In [1]:
import pandas as pd
import numpy as np
import tensorflow as tf
import nltk, re, time
from nltk.corpus import stopwords

from bs4 import BeautifulSoup 

from sklearn.model_selection import train_test_split
from keras.preprocessing.text import Tokenizer

nltk.download('stopwords')
from time import time
import warnings
warnings.filterwarnings('ignore')

Using TensorFlow backend.


[nltk_data] Downloading package stopwords to /home/ideis/nltk_data...
[nltk_data]   Package stopwords is already up-to-date!


In [2]:
train = pd.read_csv("data/labeledTrainData.tsv", header=0, delimiter="\t", quoting=3)
test = pd.read_csv( "data/testData.tsv", header=0, delimiter="\t", quoting=3)

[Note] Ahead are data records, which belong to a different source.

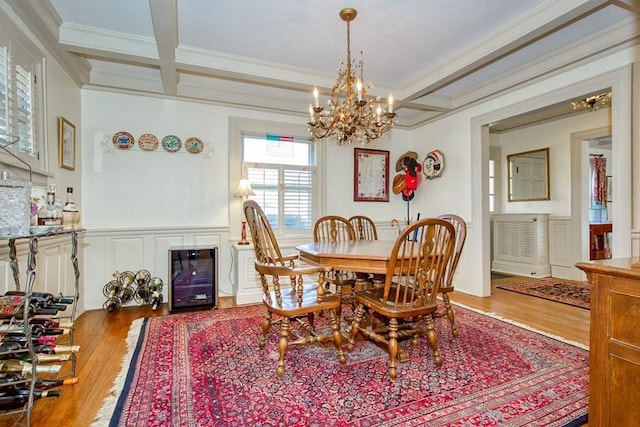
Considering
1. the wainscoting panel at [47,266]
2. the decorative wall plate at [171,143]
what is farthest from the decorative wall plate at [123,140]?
the wainscoting panel at [47,266]

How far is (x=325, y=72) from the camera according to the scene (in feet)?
11.5

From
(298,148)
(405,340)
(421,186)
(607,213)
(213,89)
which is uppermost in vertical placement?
(213,89)

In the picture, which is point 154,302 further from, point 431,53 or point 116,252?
point 431,53

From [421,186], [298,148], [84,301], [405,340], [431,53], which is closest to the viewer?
[405,340]

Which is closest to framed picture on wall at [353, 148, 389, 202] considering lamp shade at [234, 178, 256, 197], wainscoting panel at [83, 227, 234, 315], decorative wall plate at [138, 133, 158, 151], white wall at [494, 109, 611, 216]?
lamp shade at [234, 178, 256, 197]

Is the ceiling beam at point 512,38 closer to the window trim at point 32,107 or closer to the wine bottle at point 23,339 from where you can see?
the window trim at point 32,107

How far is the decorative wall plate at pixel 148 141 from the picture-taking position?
12.0ft

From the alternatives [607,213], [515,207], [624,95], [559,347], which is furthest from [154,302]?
[607,213]

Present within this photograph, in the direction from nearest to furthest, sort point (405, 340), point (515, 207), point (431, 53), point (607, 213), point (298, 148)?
point (405, 340)
point (431, 53)
point (298, 148)
point (607, 213)
point (515, 207)

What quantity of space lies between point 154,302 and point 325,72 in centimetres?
311

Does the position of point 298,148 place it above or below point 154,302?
above

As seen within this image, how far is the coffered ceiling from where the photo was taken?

print("Train: %d, Test: %d\n"
      % (train["review"].size, test["review"].size))

Train: 25000, Test: 25000



In [3]:
def clean_text(text, remove_stopwords=True):
    '''Clean the text, with the option to remove stopwords'''
    text = BeautifulSoup(text).get_text()
    text = text.lower().split()

    # Optionally, remove stop words
    if remove_stopwords:
        stops = set(stopwords.words("english"))
        text = [w for w in text if not w in stops]
    
    text = " ".join(text)

    text = re.sub(r"[^a-z]", " ", text)
    text = re.sub(r"   ", " ", text) # Remove any extra spaces
    text = re.sub(r"  ", " ", text)
    
    return(text)

def extract_sentiment(s):
    s = re.sub(r"[^0-9]", " ", s)
    n = int(s.split()[1])
    if n <= 5:
        return 0
    else:
        return 1
train['review'] = train.apply(lambda x: clean_text(x['review']), axis=1)
test['review'] = test.apply(lambda x: clean_text(x['review']), axis=1)
test['sentiment'] = test.apply(lambda x: extract_sentiment(x['id']), axis=1)

In [4]:
from keras.preprocessing.text import Tokenizer
from keras.preprocessing.sequence import pad_sequences

maxlen = 300  # Max length of review
max_features = 10000  # Number of words to consider as features
max_words = 10000  # Number of words to consider in the dataset

tokenizer = Tokenizer(num_words=max_words)
tokenizer.fit_on_texts(train["review"])
sequences = tokenizer.texts_to_sequences(train["review"])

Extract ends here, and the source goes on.